## THINGS TO DO
(1) Decide whether each statement below agrees with the text about a dystopian future and the supercomputer HappyCOM-9: (a) HappyCOM-9 was built as a repository of human knowledge; (b) the geniuses who built HappyCOM-9 stayed on to maintain it until the end; (c) the computer's data was corrupted through years of neglect. For each, answer yes or no and quote the deciding words of the text.
(2) Write the next part of the text about a dystopian future and the supercomputer HappyCOM-9, picking up after its final sentence.

## DOCUMENT PASSAGE
## begin

Inevitable

When you imagine a bleak dystopian future, how do you envision it?

Is it a dusty wasteland, lawless and devoid of civilization? Or a dreary urban sprawl where humans and sentient robots strive to maintain hope in the face of a nihilistic culture and faceless megacorporations?

Perhaps we’ve been wiped out due to our own environmental carelessness.

Or maybe we’re overrun by plague. And there’s always the aliens. Or the reanimated dead.

Of course, we’ll likely be done in by our own technology: our automatons turning against us in a ceaseless effort to eradicate this pesky infestation called the human race.

Maybe – just maybe – we’ve survived, but we’re under the metal boot of totalitarian oppression. Our own fears got the better of us.

What if we let the ideals of freedom and liberty circle the drain due our complacency, and what if it was all orchestrated by manipulative media outlets. Or the criminal underworld. Or the church.

How about … all of the above?

Why not?

It’s Inevitable.

 

The Premise

The world as we know it is long gone. The greatest minds available had prepared for the end of the world by engineering the supercomputer HappyCOM-9 as a repository of human knowledge. It was intended to pick up where humans left off, and to rebuild a better, brighter civilization from the smoking ashes of our collapse. Only the apocalypse didn’t arrive on schedule, and all those geniuses in charge of maintaining HappyCOM-9 moved on to more stimulating projects, leaving their interns in charge. Obviously, things when south quickly and when the world really did end, the computer didn’t kick in as intended. Its data had been corrupted through years of negligence and apathy, and its understanding of its mission was fragmented and disjointed. Society wasn’t exactly rebuilt to plan.

## end

## AVAILABLE DATA
## begin

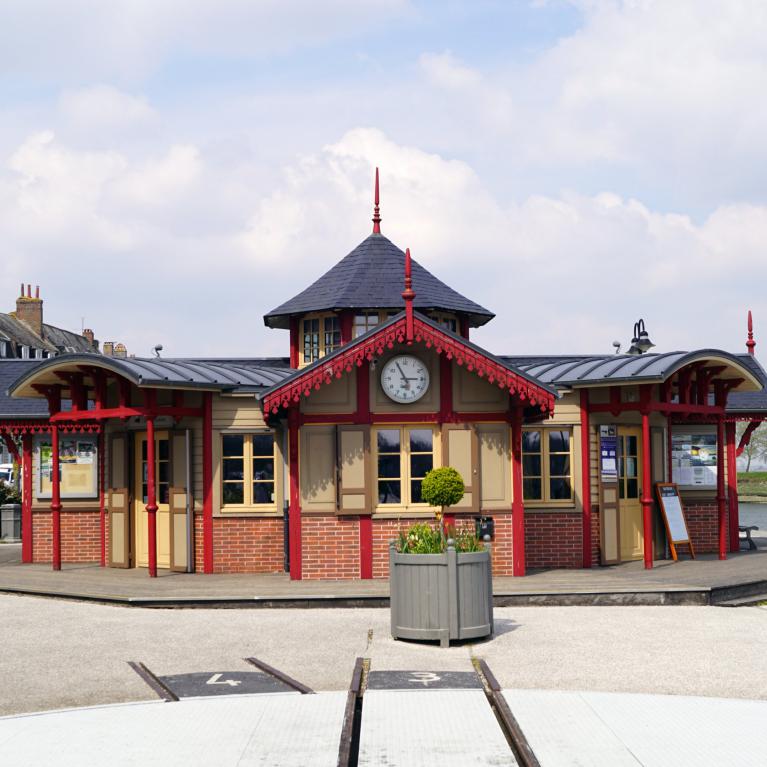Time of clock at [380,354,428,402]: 2:55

## end

## ANSWERS TO EACH TASK
(1)
(a) Yes: "engineering the supercomputer HappyCOM-9 as a repository of human knowledge"
(b) No: "moved on to more stimulating projects, leaving their interns in charge"
(c) Yes: "Its data had been corrupted through years of negligence and apathy"

(2)
Instead, we were given a new civilization in which various factions/races vie with a slightly psychopathic HappyCOM-9 for power. Luckily, it’s now election season! Players each represent one of the different game factions in a race to see who will take over ruling the tattered hellscape we call home.

 

The Rules:

Out of the box, Inevitable may appear daunting. The game does come with two rulebooks, after all. However, the basics of the game are far simpler than they first appear. Each player is randomly assigned one of 21 different political factions. This faction is, in essence, the player’s character. The objective is to defeat HappyCOM-9, the evil supercomputer, in an election, and to do so requires 2,000-3,000 votes in your favor. Each faction has special abilities, as well as four starting stats: Power, Intelligence, Influence, and Income. The first three are different means of gaining votes. Income is how much money the player gets each round. Money can be used for a variety of purposes, including purchasing items from a provided catalog. (Players receive character sheets to keep track of this information.)

Each player’s turn will have them move about the game board by choosing a direction and rolling a die. After moving, they resolve the events of their space. They then collect their income for the turn. Players continue taking turns until one believes that they have the necessary vote count to challenge HappyCOM-9. If they are successful, they win. If not, they die. Should another player not immediately attempt to try their own luck and win, the unlucky player’s subsequent turns will have them return as agents of HappyCOM, looking to kill off other players.

 

 

Vote For Sentient Apes!

At first, Inevitable looks like a demented take on Monopoly. Many of the staples of traditional board games are present: you have income, you are moving around a board at the whim of dice rolls, and chances are by the end of the night someone will not be happy. If the game ended there, we’d probably agree with the analogy. However, Inevitable offers substantial strategy even if the movement portion of it is a bit random.

No Waterworld references, however. There are limits.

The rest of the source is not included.